__EXERCISE BRIEF__. Would you please return the lines of the entries below starting at the line that has "United States, site" and ending at the line that has "common name: moose", both included, exactly as they are?

────────────────────────────────────────

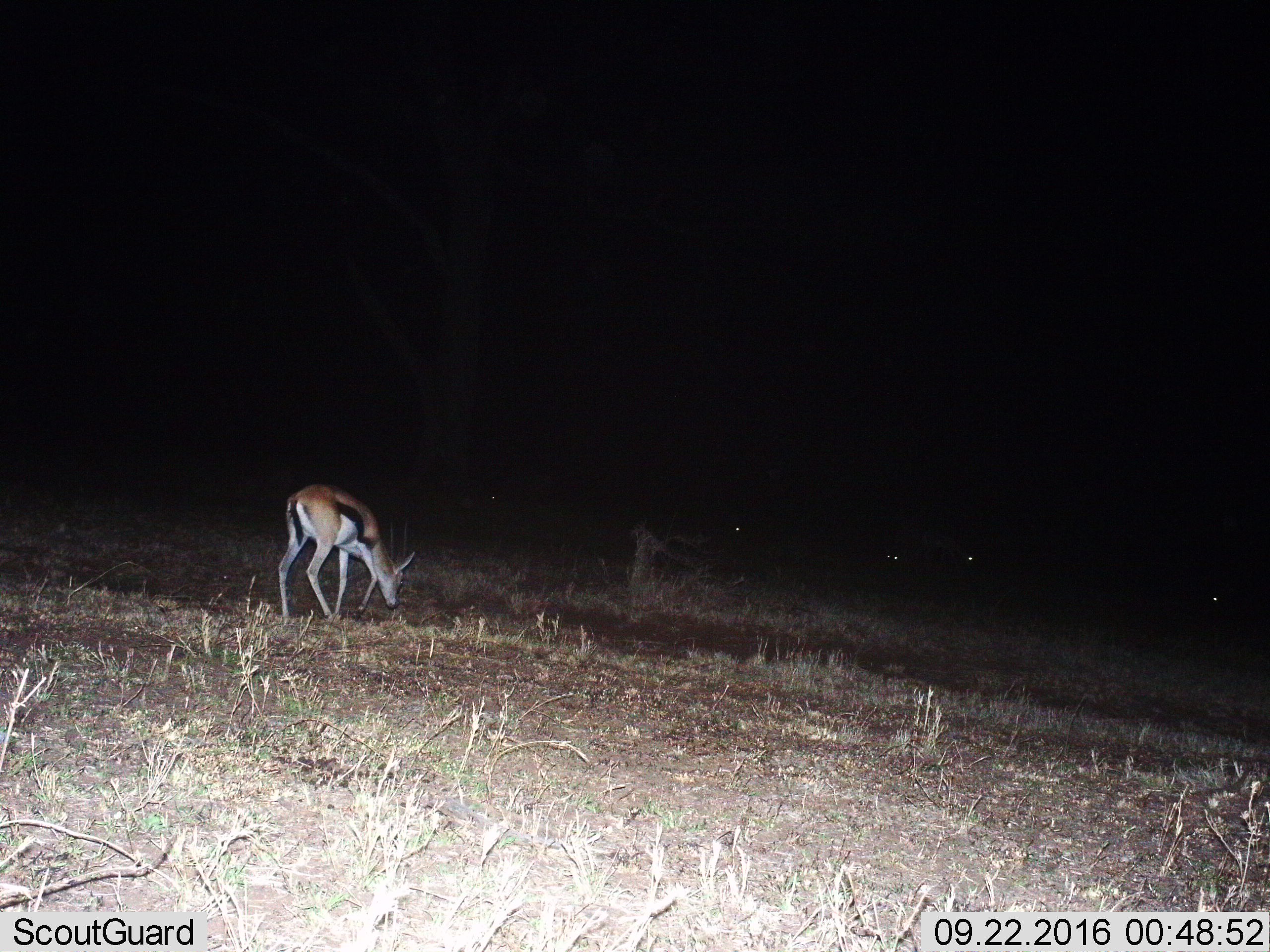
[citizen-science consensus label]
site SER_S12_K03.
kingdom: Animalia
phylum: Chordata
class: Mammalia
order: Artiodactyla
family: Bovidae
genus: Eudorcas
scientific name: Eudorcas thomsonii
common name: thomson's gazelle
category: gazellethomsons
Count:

────────────────────────────────────────

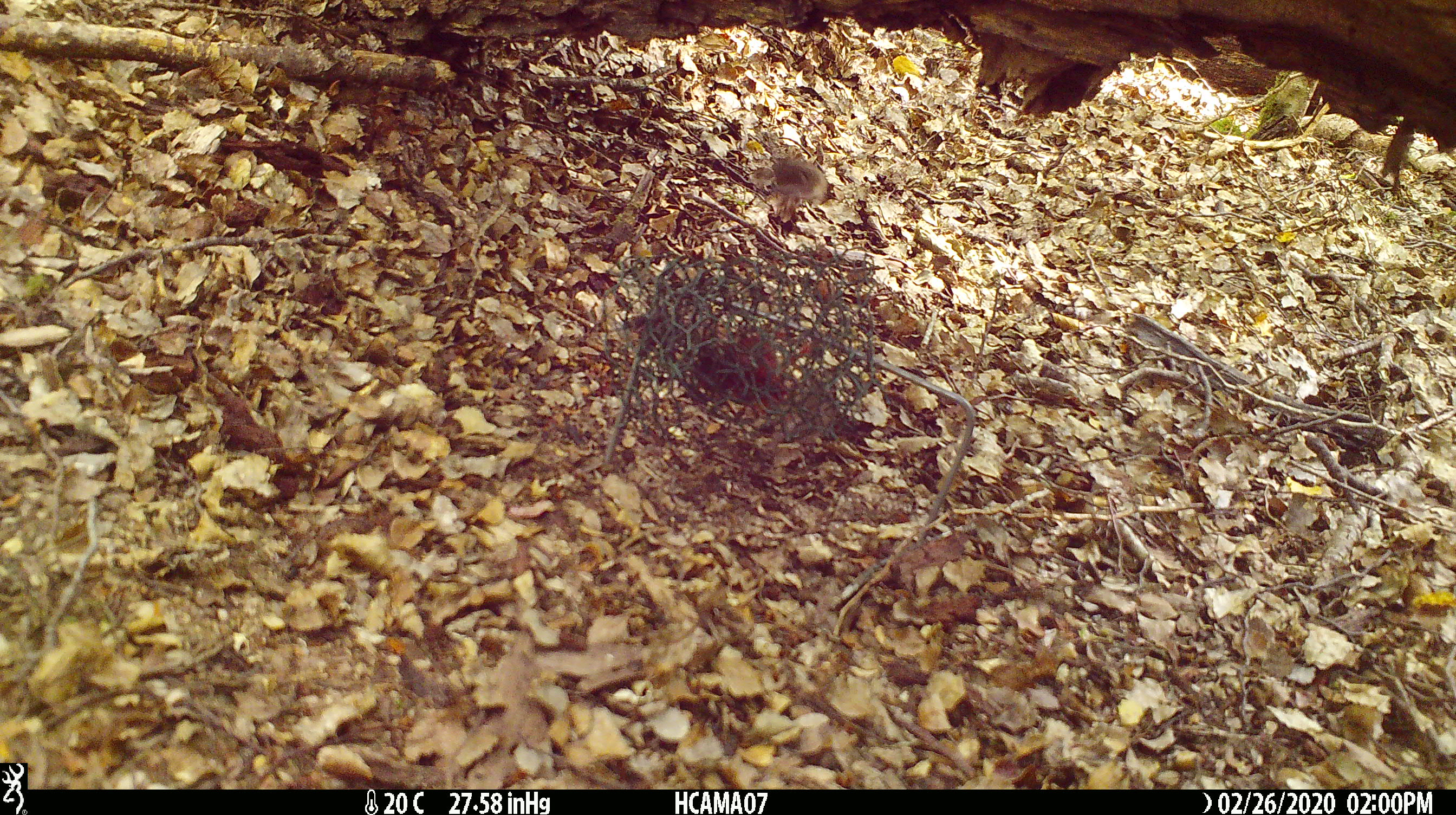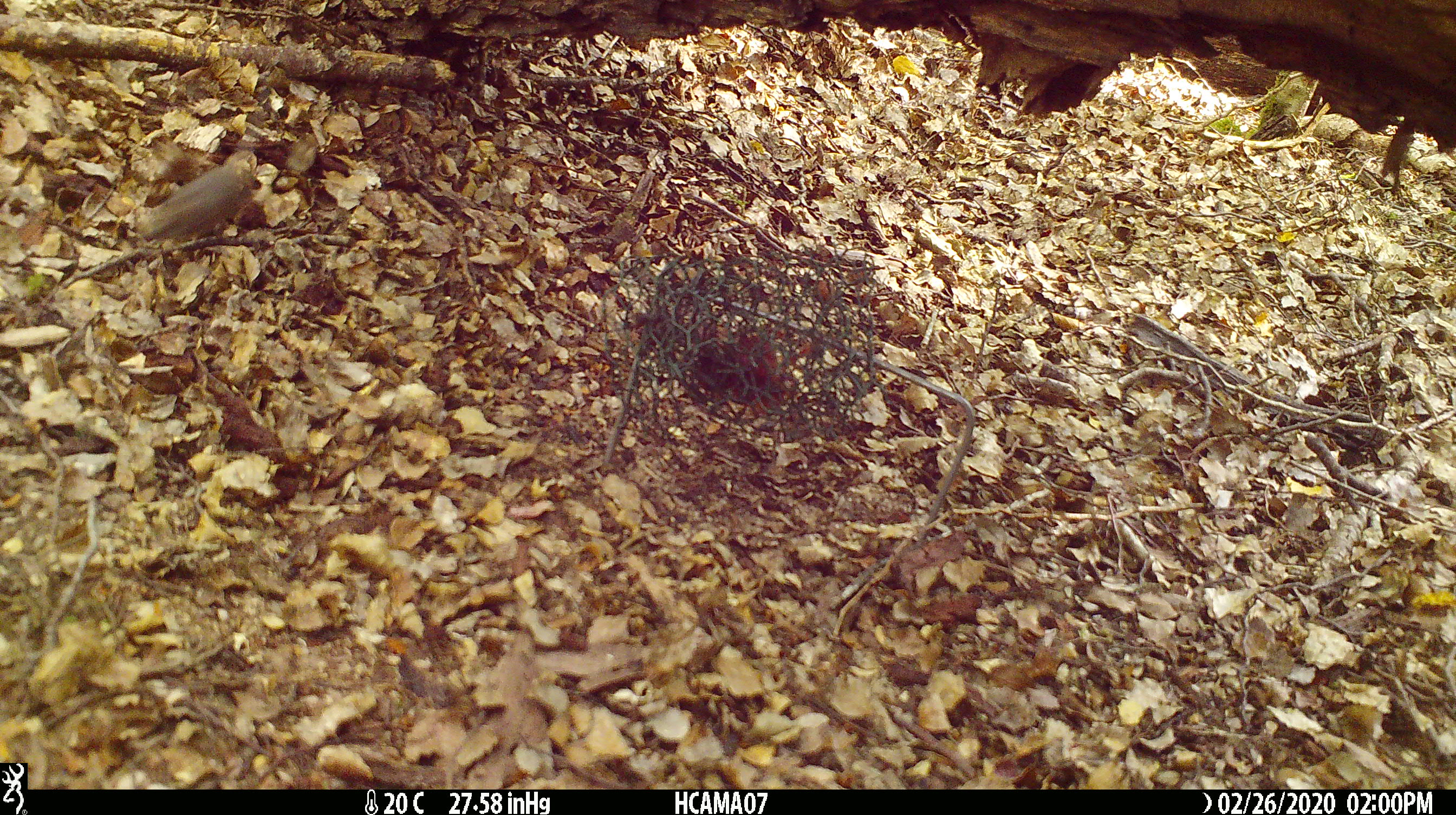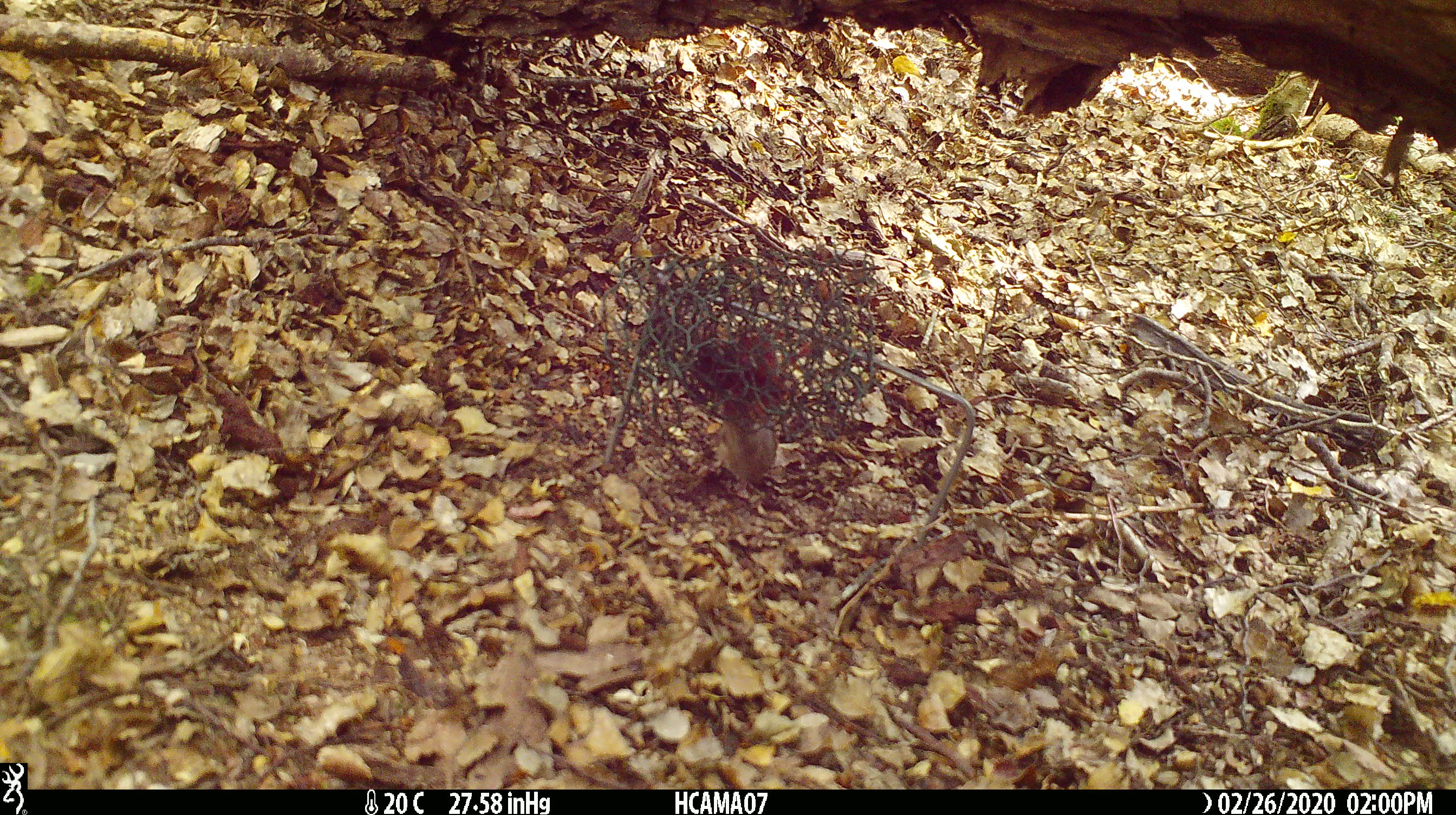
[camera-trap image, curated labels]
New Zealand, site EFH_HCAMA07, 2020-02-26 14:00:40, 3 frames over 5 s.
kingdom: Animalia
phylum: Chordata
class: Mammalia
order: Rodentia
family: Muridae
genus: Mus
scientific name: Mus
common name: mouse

────────────────────────────────────────

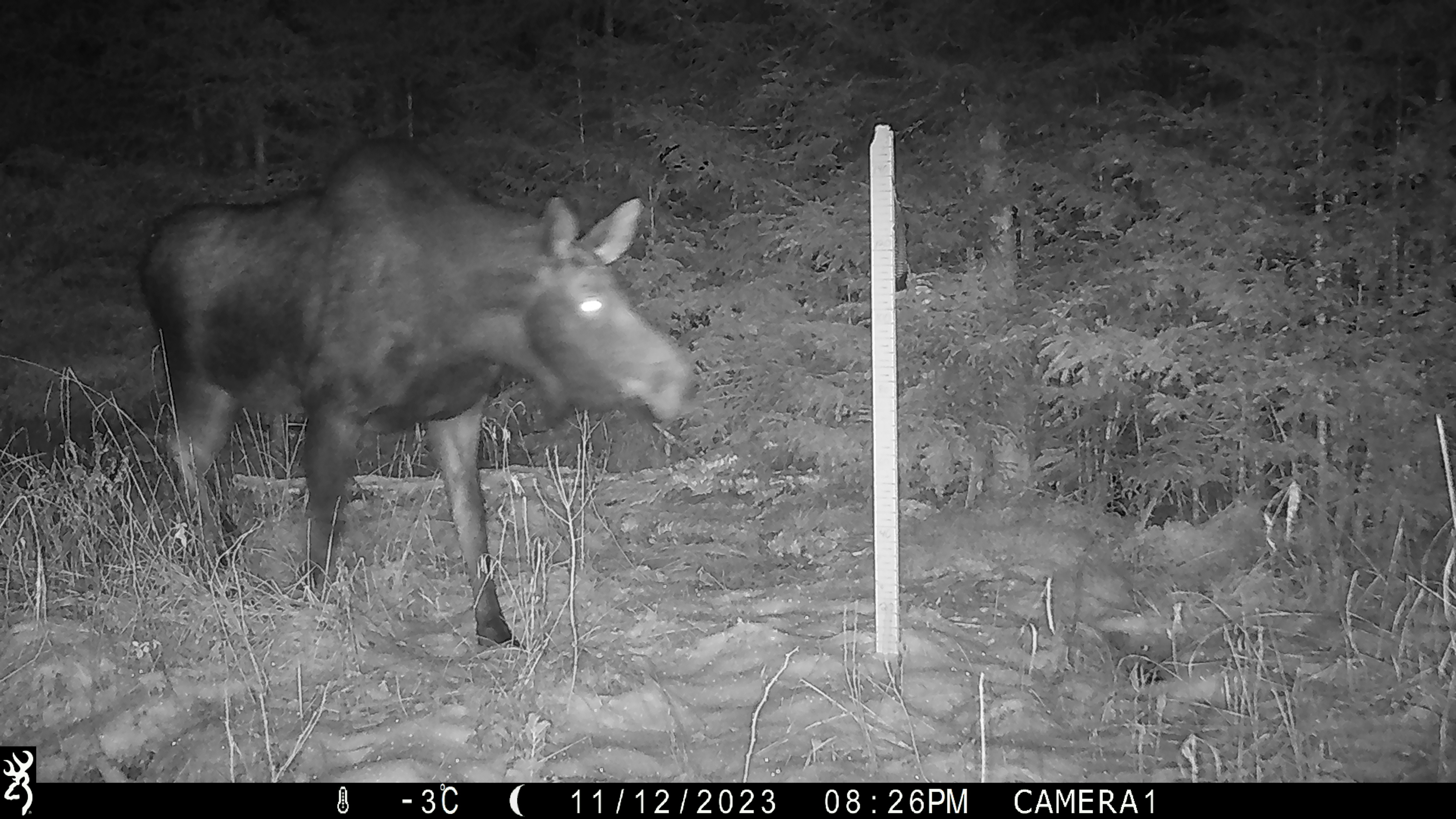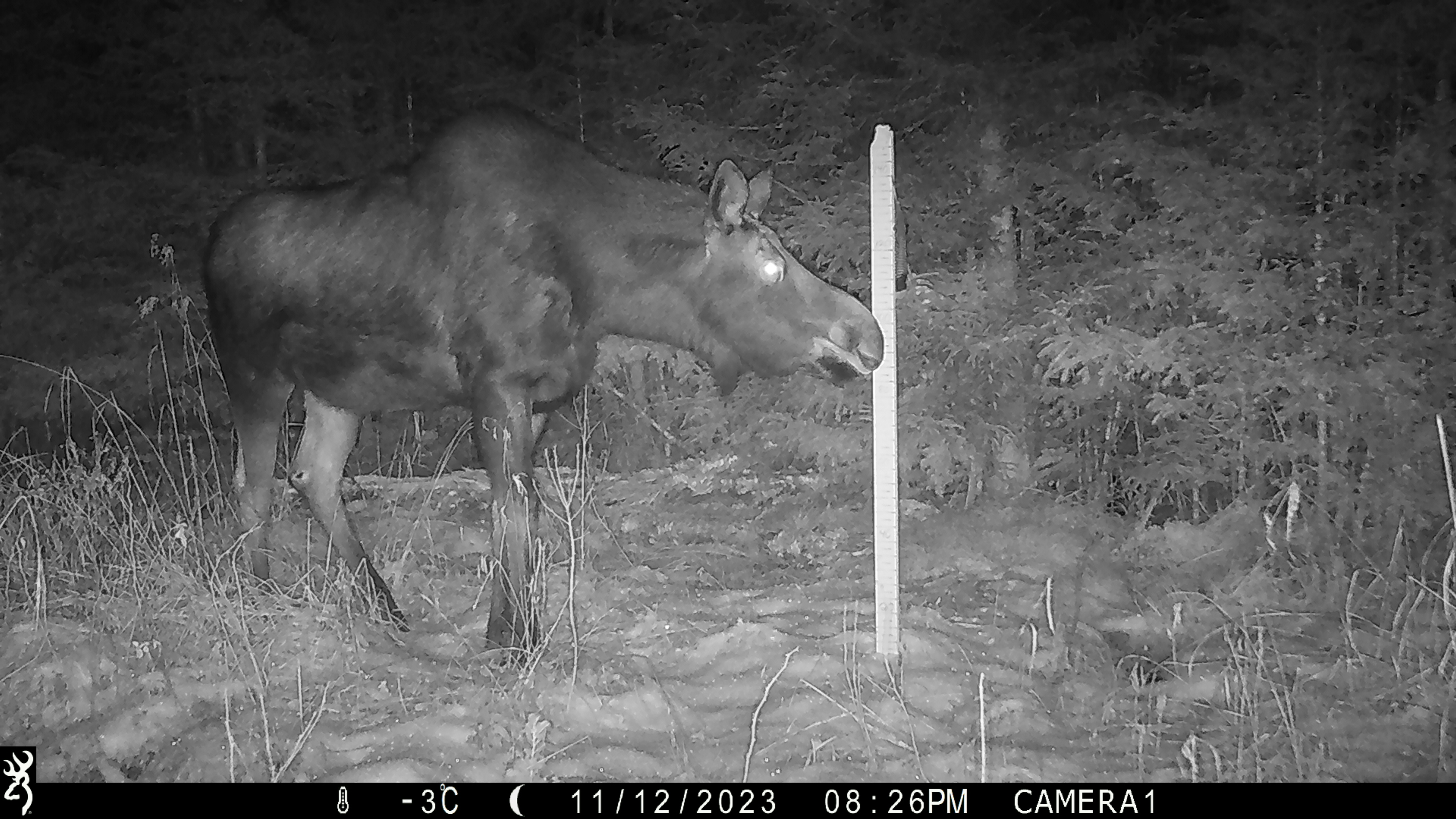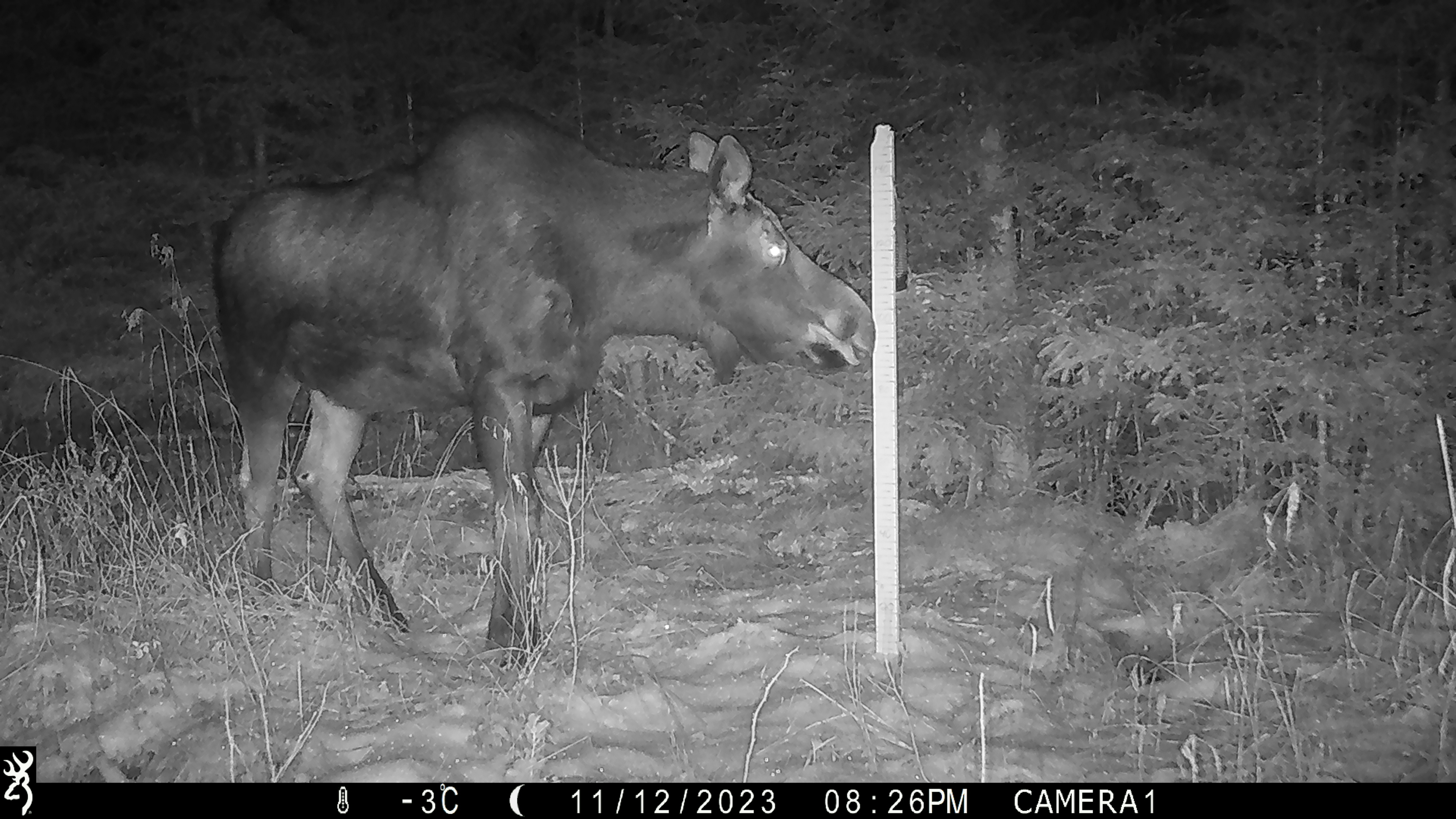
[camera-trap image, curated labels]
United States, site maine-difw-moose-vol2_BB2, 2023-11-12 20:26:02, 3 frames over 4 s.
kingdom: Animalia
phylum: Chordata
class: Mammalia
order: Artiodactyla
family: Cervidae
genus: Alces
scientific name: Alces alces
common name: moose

────────────────────────────────────────

__SOLUTION BELOW__.
United States, site maine-difw-moose-vol2_BB2, 2023-11-12 20:26:02, 3 frames over 4 s.
kingdom: Animalia
phylum: Chordata
class: Mammalia
order: Artiodactyla
family: Cervidae
genus: Alces
scientific name: Alces alces
common name: moose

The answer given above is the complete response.